[Page]
━━━━━━━━━━

Clark Kent is a reporter, not a field for the shy and retiring. He isn’t going to break into the semi-big leagues on typing speed alone. He may not be the ace that Lois Lane is, but he is good enough to hold down a byline. So having him come off as anything but a go-getter sort of shoots the reporter gig in the heels. Kirk Alyn and Christopher Reeve pulled off bumbling characterizations to somewhat humorous effect, but it does impact the overall credibility of this guy being a reporter in the first place. George Reeves dispensed with the “mild mannered” bit altogether, playing Kent as a fairly typical reporter. (*8)
George Reeves took his cues from Radio Superman. Radio Superman’s Clark Kent was a cynical, fast talking, big city, veteran reporter. Having Clark Kent be averse to risking injury, as George Reeves did, is as far as the mild mannered thing need go. In my construction, Superman’s other identity is also an action and adventure type, albeit one who isn’t interested in getting himself killed on every assignment. Taking weird risks to get a story is really Lois Lane’s job.
Could the set up use some modernization? There’s no reason to keep it utterly static. The Superman ball has been advanced in the public mind by shows such as Lois & Clark and Smallville and the current Supergirl. Newspapers have downsized and Clark Kent’s situation should reflect that. There are few “famous reporters” and Clark Kent doesn’t need to be one of them. Lois Lane is the “face reporter” of the Daily Planet. Kent is just another reporter. And newspapers are no longer that big of a deal. In the end, that sort of suits the character.

━━━━━━━━━━

[Raw data]
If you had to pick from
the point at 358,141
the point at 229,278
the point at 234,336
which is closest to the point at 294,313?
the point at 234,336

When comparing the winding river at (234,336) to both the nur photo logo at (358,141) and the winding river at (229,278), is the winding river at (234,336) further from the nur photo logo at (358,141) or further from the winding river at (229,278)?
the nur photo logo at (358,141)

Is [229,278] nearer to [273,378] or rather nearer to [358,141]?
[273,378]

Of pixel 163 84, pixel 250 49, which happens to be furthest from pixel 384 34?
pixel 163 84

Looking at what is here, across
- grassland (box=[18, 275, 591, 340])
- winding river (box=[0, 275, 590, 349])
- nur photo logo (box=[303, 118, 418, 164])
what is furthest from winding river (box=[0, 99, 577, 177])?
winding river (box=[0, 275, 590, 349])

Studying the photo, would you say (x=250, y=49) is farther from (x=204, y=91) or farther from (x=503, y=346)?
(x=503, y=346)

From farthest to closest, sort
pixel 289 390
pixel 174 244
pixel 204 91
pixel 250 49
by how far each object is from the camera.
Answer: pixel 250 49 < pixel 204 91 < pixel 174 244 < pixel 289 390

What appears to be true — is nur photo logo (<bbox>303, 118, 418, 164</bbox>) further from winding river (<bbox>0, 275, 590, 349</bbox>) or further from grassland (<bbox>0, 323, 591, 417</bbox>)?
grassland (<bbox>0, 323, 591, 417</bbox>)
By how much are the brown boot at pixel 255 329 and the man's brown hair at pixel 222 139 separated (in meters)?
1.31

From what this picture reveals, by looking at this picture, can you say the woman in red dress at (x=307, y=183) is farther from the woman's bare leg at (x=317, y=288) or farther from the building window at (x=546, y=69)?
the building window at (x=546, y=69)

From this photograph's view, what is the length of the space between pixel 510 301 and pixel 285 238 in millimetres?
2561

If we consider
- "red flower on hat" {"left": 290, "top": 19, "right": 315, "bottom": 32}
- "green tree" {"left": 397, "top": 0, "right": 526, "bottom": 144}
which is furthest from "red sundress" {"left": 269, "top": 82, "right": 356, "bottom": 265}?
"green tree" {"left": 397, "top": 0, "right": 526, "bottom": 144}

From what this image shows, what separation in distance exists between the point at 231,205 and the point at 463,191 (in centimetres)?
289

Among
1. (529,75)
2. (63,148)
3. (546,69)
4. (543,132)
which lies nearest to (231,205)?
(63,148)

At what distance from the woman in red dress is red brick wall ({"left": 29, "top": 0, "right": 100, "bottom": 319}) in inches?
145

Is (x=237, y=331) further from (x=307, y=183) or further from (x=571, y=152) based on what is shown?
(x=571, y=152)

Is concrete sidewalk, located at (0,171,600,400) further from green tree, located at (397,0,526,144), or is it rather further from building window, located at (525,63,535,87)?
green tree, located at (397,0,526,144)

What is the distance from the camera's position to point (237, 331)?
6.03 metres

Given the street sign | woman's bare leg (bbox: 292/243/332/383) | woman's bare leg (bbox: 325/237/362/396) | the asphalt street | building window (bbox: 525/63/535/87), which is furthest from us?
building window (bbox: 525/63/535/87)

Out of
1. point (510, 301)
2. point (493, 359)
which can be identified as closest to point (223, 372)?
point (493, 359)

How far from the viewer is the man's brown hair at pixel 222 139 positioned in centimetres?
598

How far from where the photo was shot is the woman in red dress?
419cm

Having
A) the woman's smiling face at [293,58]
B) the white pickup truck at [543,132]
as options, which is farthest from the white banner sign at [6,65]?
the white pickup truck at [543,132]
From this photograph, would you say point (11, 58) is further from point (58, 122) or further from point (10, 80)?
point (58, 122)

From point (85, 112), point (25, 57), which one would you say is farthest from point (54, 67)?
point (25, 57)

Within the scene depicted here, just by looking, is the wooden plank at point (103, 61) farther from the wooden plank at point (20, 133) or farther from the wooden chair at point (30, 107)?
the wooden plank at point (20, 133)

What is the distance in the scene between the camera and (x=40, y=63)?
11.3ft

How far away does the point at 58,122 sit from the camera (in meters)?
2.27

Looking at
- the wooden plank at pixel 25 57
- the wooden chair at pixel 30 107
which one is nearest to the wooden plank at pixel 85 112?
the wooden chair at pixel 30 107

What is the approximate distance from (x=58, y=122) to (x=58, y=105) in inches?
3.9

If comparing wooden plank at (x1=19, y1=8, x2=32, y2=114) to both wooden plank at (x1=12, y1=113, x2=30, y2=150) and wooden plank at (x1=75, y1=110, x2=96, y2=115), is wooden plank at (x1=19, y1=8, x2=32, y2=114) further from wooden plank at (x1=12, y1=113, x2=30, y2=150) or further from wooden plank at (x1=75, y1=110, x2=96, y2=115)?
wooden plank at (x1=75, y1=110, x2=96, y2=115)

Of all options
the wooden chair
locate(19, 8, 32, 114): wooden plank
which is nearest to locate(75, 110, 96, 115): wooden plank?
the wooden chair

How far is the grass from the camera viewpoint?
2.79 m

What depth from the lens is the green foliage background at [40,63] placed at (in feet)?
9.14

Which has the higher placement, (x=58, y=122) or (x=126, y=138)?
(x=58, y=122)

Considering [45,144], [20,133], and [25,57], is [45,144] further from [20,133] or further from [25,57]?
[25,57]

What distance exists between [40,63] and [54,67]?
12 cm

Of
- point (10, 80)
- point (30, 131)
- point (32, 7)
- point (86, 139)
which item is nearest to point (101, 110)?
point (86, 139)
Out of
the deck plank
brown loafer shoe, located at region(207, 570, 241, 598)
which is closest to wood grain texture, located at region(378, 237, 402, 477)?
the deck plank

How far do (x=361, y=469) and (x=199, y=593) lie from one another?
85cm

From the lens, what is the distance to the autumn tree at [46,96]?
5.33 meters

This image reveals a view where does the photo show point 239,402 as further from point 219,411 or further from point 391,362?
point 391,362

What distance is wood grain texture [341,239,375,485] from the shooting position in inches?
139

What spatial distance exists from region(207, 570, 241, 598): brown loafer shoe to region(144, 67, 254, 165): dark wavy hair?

━━━━━━━━━━

[Written tasks]
a: Name every actor the Clark Kent commentary mentions as having portrayed the character.
b: Carry on the Clark Kent commentary from its final sentence.

[Answer set]
a: Kirk Alyn, Christopher Reeve, George Reeves

b:
Lois is in on the Clark Kent is Superman thing. Whether they’re co habituating or man and wife is going to have some impact on their employment situation. Lois can take over the Superman’s gatekeeper role from Clark Kent. There is most distinctly a role for Superman’s wife. Other than his parents, Lois Lane is the only person Superman knows closely. She’s the point of public contact and has considerable influence in deciding what is or is not “A job for Superman.” In a way that makes Superman rather normal. That Lois Lane is ill-tempered, competitive, fearless and opinionated makes for nice interplay possibilities.
Now that we the character more or less settled, I will touch lightly on the setting. Superman needs to remain contemporary. He’s not a nostalgia piece—or at least that’s not the character’s attraction. There’s little additive to creating a fantastic setting, as in the first series of Batman movies. That said, the Metropolis setting is in need of a little definition. “Where is it?”. “What is it?” and “Why is Superman there?” are all questions which need some addressing.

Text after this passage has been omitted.